Jose Marti’nin yüzüncü doğum gününün sembolik anlamının özellikle gençlik
tarafından fazlasıyla önemsendiği 1953 yılında o güne kadar adı sanı duyulmamış
bir grubun gerçekleştirdiği Moncada Kışlası baskını biraz da bu arayış
nedeniyle büyük bir önem kazandı. Adını bu baskının tarihinden alan 26 Temmuz
Hareketi siyasi olarak yeni ve yıpranmamıştı önderliği bakımından ‘insanı
afallatıyordu’*** ve kararlı eylemleriyle halkın kısa zamanda umudu haline
gelmeyi becerebilmişti.
Geçmiş mücadelelerle gelecek arasındaki bağı kurmuş,
Küba’nın özgürlük mücadelesinin siyasi ve ideolojik renklerini de yeni döneme
taşımayı başarmıştı. 1959’dan itibaren devrim hızla radikalleşirken, bu
radikalleşmenin önüne hiçbir ‘ılımlı’ siyaset çıkamadı. Sadece 26 Temmuz’un
temsil ettiği devrimcilik değil, sosyalizm de giderek alternatifsizleşmişti.

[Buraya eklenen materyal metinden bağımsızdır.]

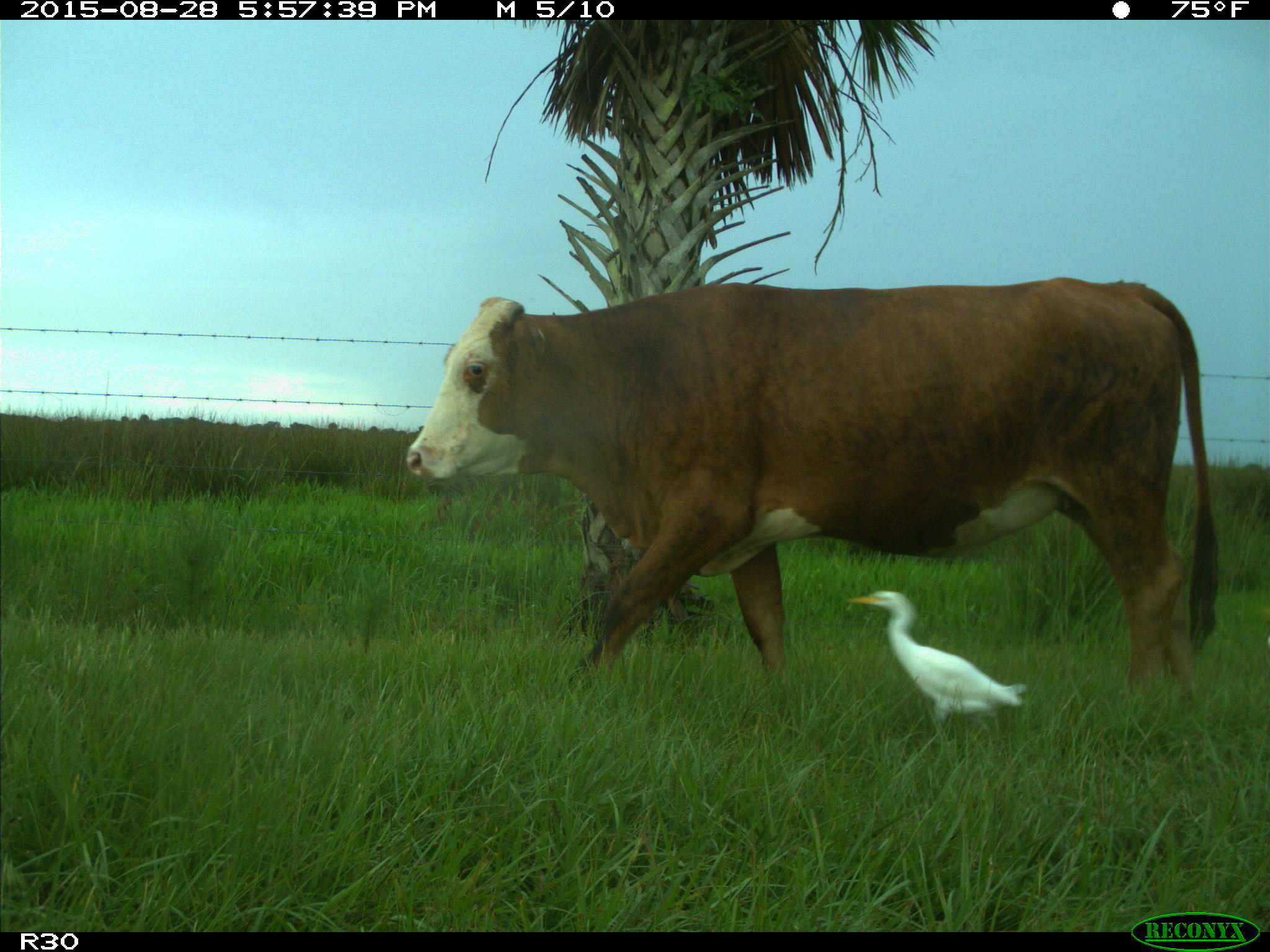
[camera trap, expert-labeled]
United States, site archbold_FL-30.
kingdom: Animalia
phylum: Chordata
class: Mammalia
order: Artiodactyla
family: Bovidae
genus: Bos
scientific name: Bos taurus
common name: domestic cow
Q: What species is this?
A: Bos taurus (domestic cow).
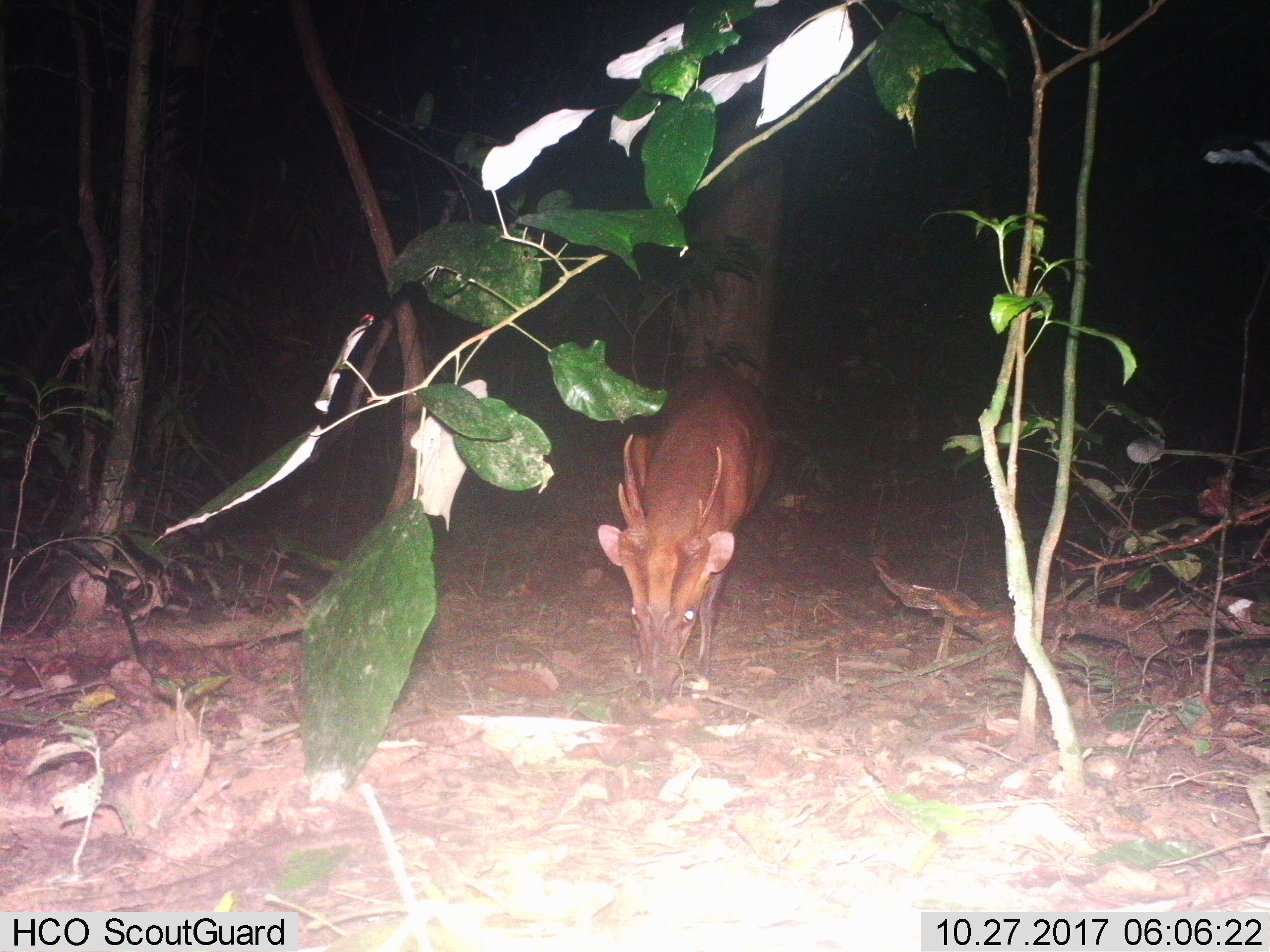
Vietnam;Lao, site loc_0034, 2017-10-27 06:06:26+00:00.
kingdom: Animalia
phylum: Chordata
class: Mammalia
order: Artiodactyla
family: Cervidae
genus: Muntiacus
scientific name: Muntiacus vuquangensis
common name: large-antlered muntjac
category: large antlered muntjac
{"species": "large antlered muntjac (large-antlered muntjac) (Muntiacus vuquangensis)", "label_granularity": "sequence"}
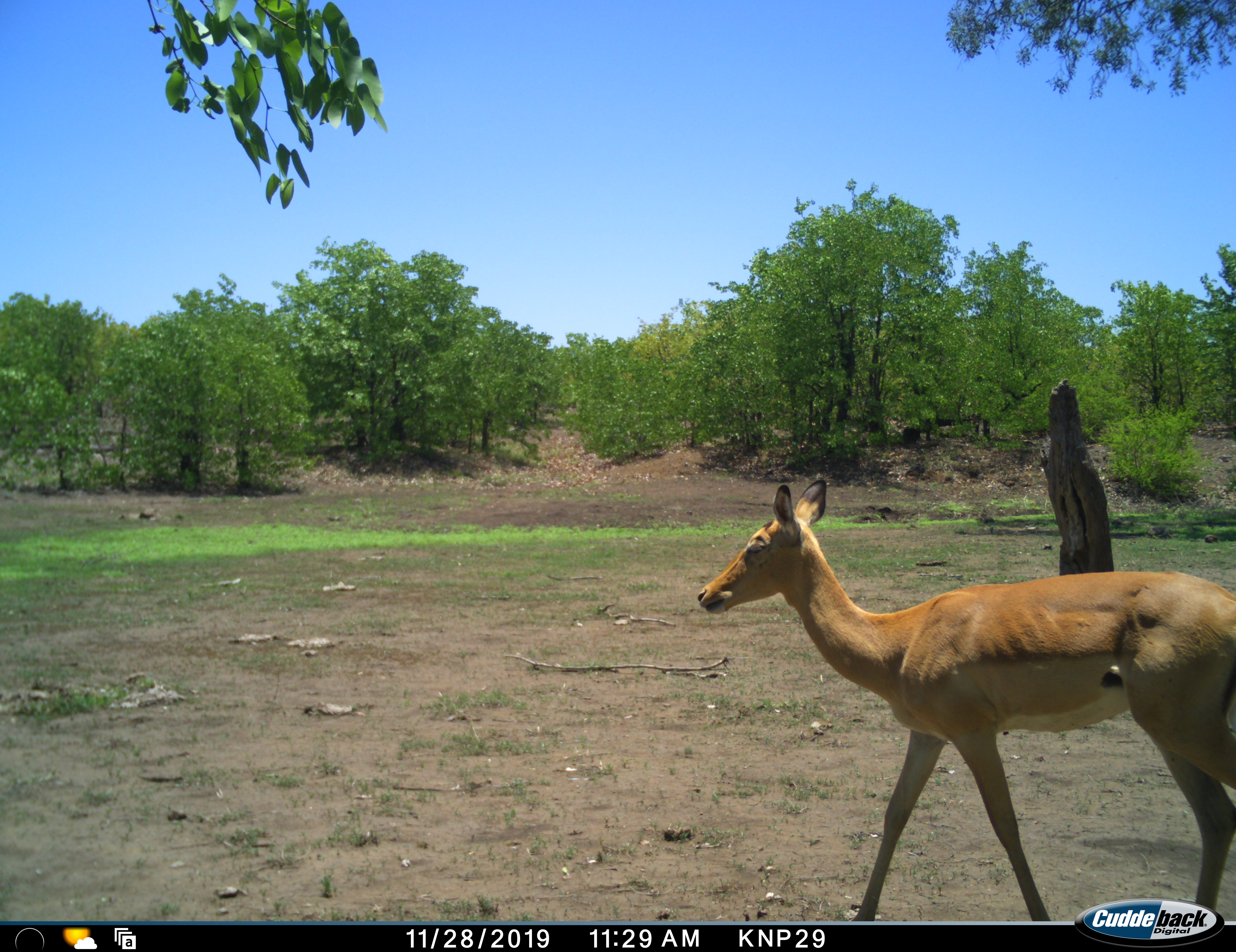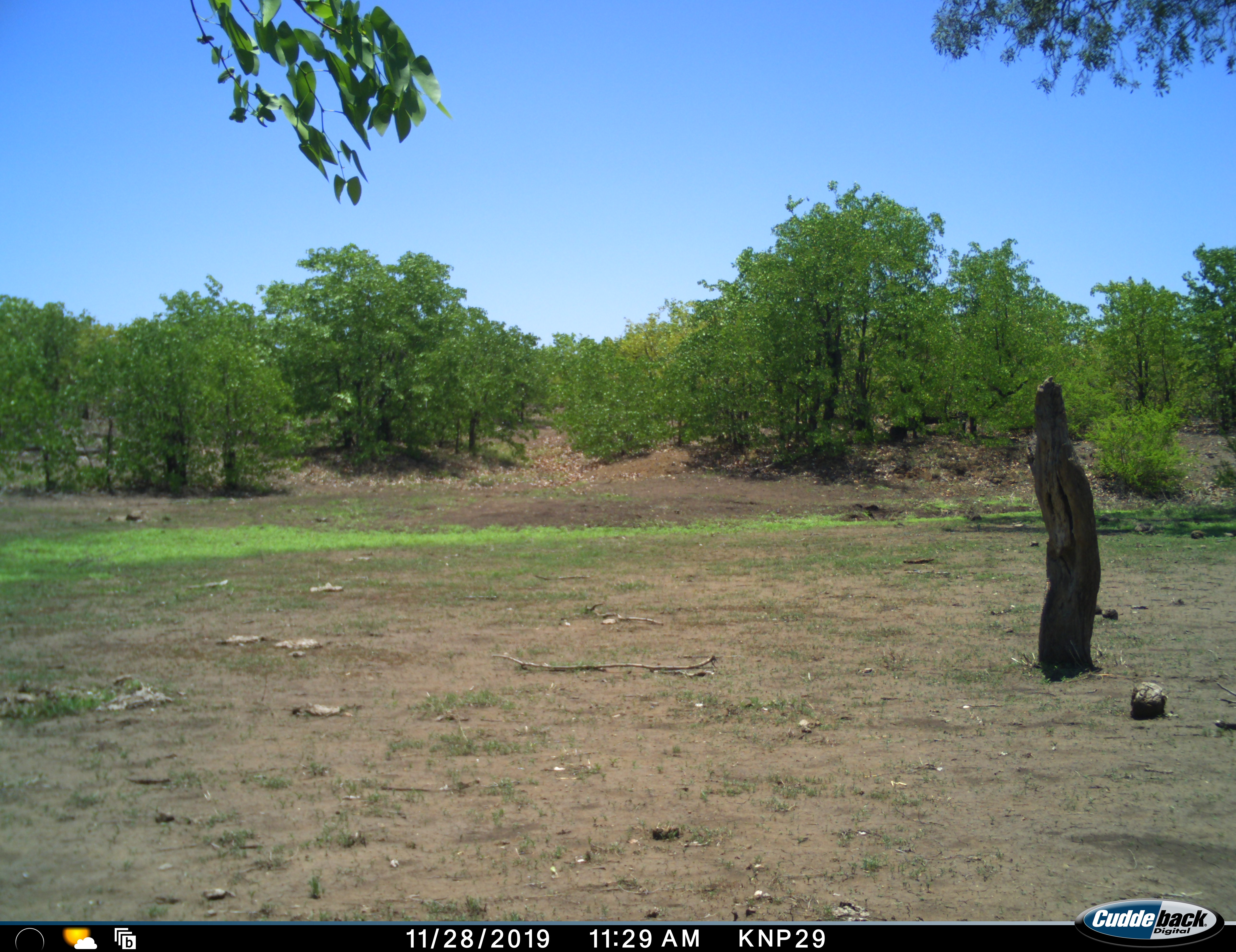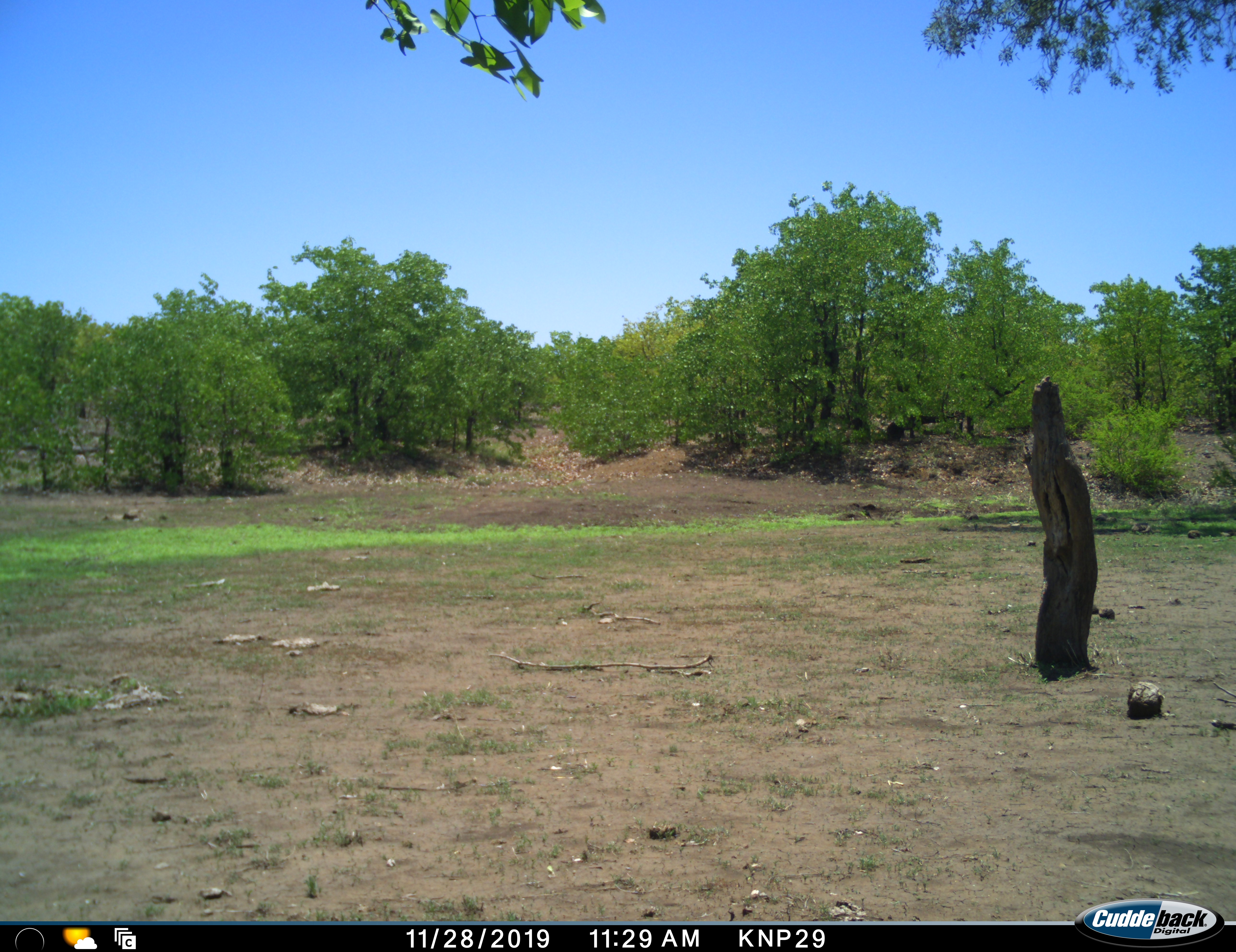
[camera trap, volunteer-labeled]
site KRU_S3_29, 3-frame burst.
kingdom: Animalia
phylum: Chordata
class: Mammalia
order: Artiodactyla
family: Bovidae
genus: Aepyceros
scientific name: Aepyceros melampus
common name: impala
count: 1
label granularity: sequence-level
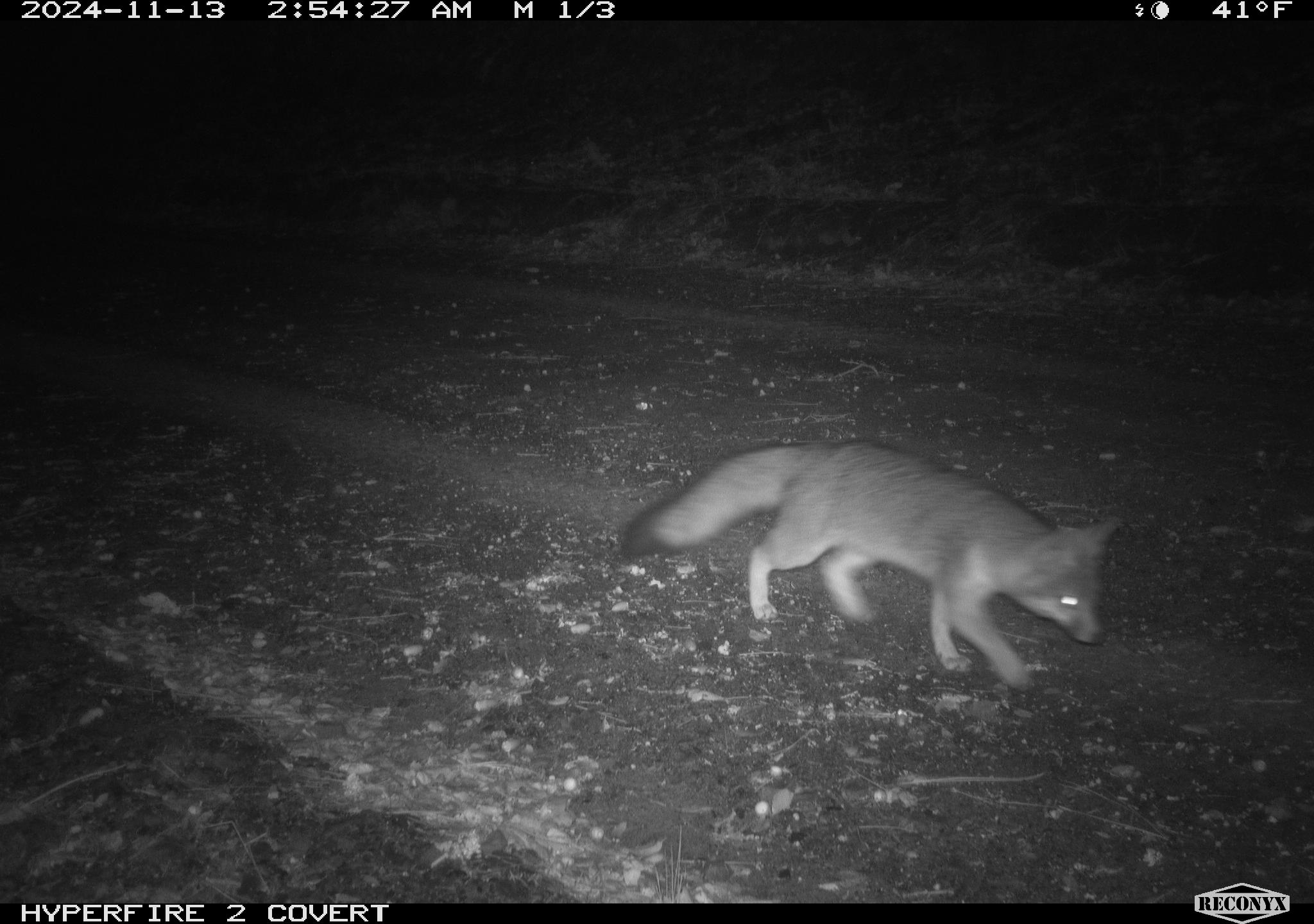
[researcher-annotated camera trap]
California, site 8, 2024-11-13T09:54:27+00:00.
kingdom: Animalia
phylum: Chordata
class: Mammalia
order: Carnivora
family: Canidae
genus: Urocyon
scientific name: Urocyon cinereoargenteus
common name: gray fox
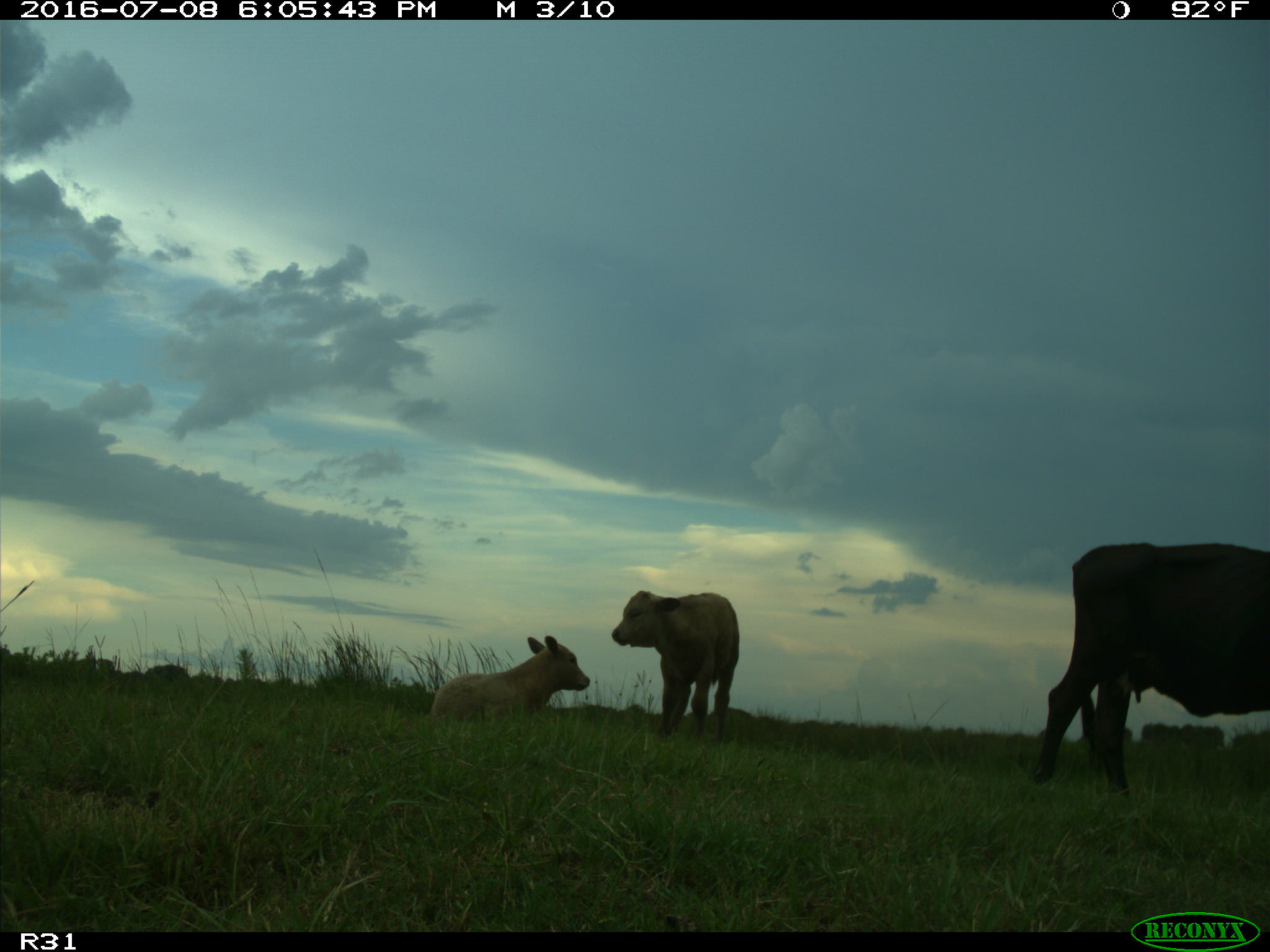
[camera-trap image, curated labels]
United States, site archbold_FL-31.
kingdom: Animalia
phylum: Chordata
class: Mammalia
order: Artiodactyla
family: Bovidae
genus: Bos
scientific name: Bos taurus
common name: domestic cow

Geçmişte yaşanan bozgunların yeniden yaşanmaması için eski düzenden kesin bir
kopuş gerekiyordu. Küba halkının bağımsızlık, eşitlik ve adalet özlemlerinin
mantıki sonucuna taşınması için sosyalizm şarttı. Sosyalizm zaten uzun süredir
‘isyancı Kübalı kimliği’ ile iletişim halindeydi ve en başta Fidel olmak üzere
Devrim’in önderleri sosyalizmin halka anlatılması konusunda büyük bir beceri
sergilemişlerdi.
Devrimle birlikte, isyancı Kübalı kimliği, güçlü tarihsel
bağlarına titizlikle sahip çıkılarak, güçlü bir enternasyonalizm aşısıyla
sınıfsal ve ırkçı önyargılardan kurtarılarak giderek daha rafine bir sosyalist
kimliğe dönüştürüldü. Bu kimlik kaderlerini ellerine alan ve devrimin parlak
başarılarının altında imzası olan Kübalıların kimliğiydi. Küba Devrimi’nin
bazıları için şaşırtıcı olan dayanıklılığında bu kimliğin canlılığının,
kalıcılığının ve üretkenliğinin payı büyüktür.
ABD’nin görmek
istemediği
Amerika Birleşik Devletleri ülke halkının elinden
özgürlüğünü çaldığı 1898 yılından beri Kübalıların bütün bağımsızlıkçı çıkışlarını
sıfır ödün politikasıyla karşılamıştı. Kendi topraklarından asla ayırmadığı
Ada’nın 1959’daki büyük ‘ihanetini’ affetmedi. Küba Devrimi’ni boğma
girişimleri hemen hemen devrimin gerçekleşmesiyle eş zamanlı başladı. İlk şoku
atlattıktan sonra, o güne kadar konvansiyonel olarak başvurduğu komplo, şantaj,
tehdit, fiziki şiddet gibi yöntemlere sarıldı. Devrimden sonra getirdiği
ekonomik kısıtlamalar ve tarımsal üretimi hedef alan sabotajlarının ardından
açlığa mahkum ettiği Küba halkının, ilk işgal girişiminde kendisine kucak
açacağını düşündü. (4) Küba hesaplarını ilk kez 1961’de Domuzlar Körfezi’nde
bozdu. Küba hesapları bozdukça, ABD daha ‘derin’ analizlere girişti. Ancak
bulmak istediği standart yanıtlar vardı. Bu yanıtları aradığı için yaptığı analizler
geçerlilik kazanmadı.
Bazı gerçekleri ısrarla görmek istemedi. Görmek
istemedikleri arasında Kübalıların en başından beri kendisinin ülkedeki
varlığına karşı öfke duymaları vardı. Sonra, Küba kendinden fersah fersah büyük
işgalci güçlerin üzerine cesaretle yürümek konusunda önemli bir deneyim
biriktirmişti. Modern İspanya Ordusu’nun namluları üzerine macheteleri**** ile
yürüyen mambi savaşçılarından çok şey öğrenmişti Kübalılar.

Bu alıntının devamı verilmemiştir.